Donald Trump and Hillary Clinton came out ahead after the “Super Tuesday” presidential primaries on March 1st. The results conformed to many of the predictions of pundits and political forecasters alike, although there were a couple of surprises. Many states conducted or released so few polls that it was difficult to gauge their respective predilections. This was evident in the few upsets of the night, such as Cruz winning Alaska and Oklahoma, or Rubio’s saving grace win in Minnesota. Even the political forecasting website 538, much reputed for its reliability in predicting outcomes, had Trump winning in Oklahoma.
Democratic results are as follows: Clinton won Alabama, Arkansas, Georgia, Massachusetts, Tennessee, Texas, and Virginia; Sanders won Colorado, Minnesota, Oklahoma, and Vermont. The results for Republicans are as follows: Trump won Alabama, Arkansas, Georgia, Massachusetts, Tennessee, Vermont, and Virginia; Cruz won Alaska, Oklahoma, and Texas; Rubio only won Minnesota. These results are meaningless without knowing the total delegate count. Although pledged delegates haven’t been completely tabulated yet, rough overall totals are as follows: Clinton 596, Sanders 407, Trump 319, Cruz 226, Rubio 110, Kasich 25, and Carson 8. In viewing these rough totals, keep in mind that unlike the Republicans, Democrats have “superdelegates”. Superdelegates are typically elected officials or prominent party members who aren’t required to vote for any particular candidate. Although the exact superdelegate breakdown– there are 712 in all– may be transient, it is safe to assume that the vast majority of them will go to Hillary Clinton. Taking into account the presumed predilections of these superdelegates, Clinton’s rough total is around 1,058 and Sanders’ should be about 431. To win the nomination, Democrats need 2,382 delegates and Republicans need 1,237.
It would be tedious for me to enumerate the idiosyncratic rules each state’s Republican Party has regarding delegate allocation, so those interested should refer to the following chart provided by “RealClearPolitics”, a website dedicated to aggregating election-related information. As a review; “number of delegates” refers to the total delegate count; primaries involve simply voting whereas caucuses are long tedious negotiation-like procedures, and typically have lower voter turnout as a result; in closed primaries only a candidate’s respective party can vote, but in open primaries independents may also vote; the threshold is the minimum percentage of the vote for a candidate’s party they have received, if it is below the threshold the person receives no delegates; finally, the ceiling refers to the minimum percentage of the vote required to receive all of a state’s allotted delegates, although if the delegates aren’t “pooled” then a candidate surpassing the ceiling would only receive all of the state’s at-large (state-wide) delegates and would then receive congressional district delegates on a proportional basis.

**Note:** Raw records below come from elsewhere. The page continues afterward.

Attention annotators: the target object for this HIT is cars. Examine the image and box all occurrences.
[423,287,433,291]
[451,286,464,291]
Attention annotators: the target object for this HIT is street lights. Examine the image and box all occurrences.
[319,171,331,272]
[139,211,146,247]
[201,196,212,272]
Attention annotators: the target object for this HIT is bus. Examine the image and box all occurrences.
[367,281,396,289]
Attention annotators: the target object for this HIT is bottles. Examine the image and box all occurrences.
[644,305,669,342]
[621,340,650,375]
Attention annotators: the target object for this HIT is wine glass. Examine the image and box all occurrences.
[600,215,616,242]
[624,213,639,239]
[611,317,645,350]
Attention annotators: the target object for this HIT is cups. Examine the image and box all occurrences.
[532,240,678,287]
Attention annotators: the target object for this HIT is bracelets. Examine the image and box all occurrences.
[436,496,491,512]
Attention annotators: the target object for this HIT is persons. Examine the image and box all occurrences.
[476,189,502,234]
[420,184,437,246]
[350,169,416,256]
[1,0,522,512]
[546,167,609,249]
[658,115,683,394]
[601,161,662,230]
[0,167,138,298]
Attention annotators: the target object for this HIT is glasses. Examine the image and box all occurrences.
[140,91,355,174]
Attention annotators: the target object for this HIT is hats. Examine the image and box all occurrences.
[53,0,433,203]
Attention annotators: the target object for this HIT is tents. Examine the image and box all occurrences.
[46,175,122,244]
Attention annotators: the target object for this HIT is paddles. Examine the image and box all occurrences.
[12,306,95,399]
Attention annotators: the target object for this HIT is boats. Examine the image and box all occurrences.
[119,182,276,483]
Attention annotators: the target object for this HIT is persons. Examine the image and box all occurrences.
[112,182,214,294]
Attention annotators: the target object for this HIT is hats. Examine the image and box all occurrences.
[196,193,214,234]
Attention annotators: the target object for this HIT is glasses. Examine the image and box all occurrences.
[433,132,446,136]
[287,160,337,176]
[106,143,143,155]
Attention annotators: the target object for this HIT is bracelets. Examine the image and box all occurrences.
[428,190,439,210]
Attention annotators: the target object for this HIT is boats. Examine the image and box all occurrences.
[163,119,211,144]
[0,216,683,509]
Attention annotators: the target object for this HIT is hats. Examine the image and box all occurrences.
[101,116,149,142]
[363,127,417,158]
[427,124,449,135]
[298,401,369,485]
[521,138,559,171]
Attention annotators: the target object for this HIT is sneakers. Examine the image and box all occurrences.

If these rules seem complicated to you, you’ll be happy to know that the Democratic Party’s primary rules are relatively simple by comparison. Delegates are simply allotted proportionally above a 15% threshold.
Finally, to put all of this in perspective, the political forecasting website “538” has a helpful page charting the rough delegate trajectory necessary for each of the candidates to win the nomination. At this point, the candidates have reached the following percentages of their target: Clinton 115%, Trump 114%, Sanders 84%, Cruz 61% and Rubio 46%.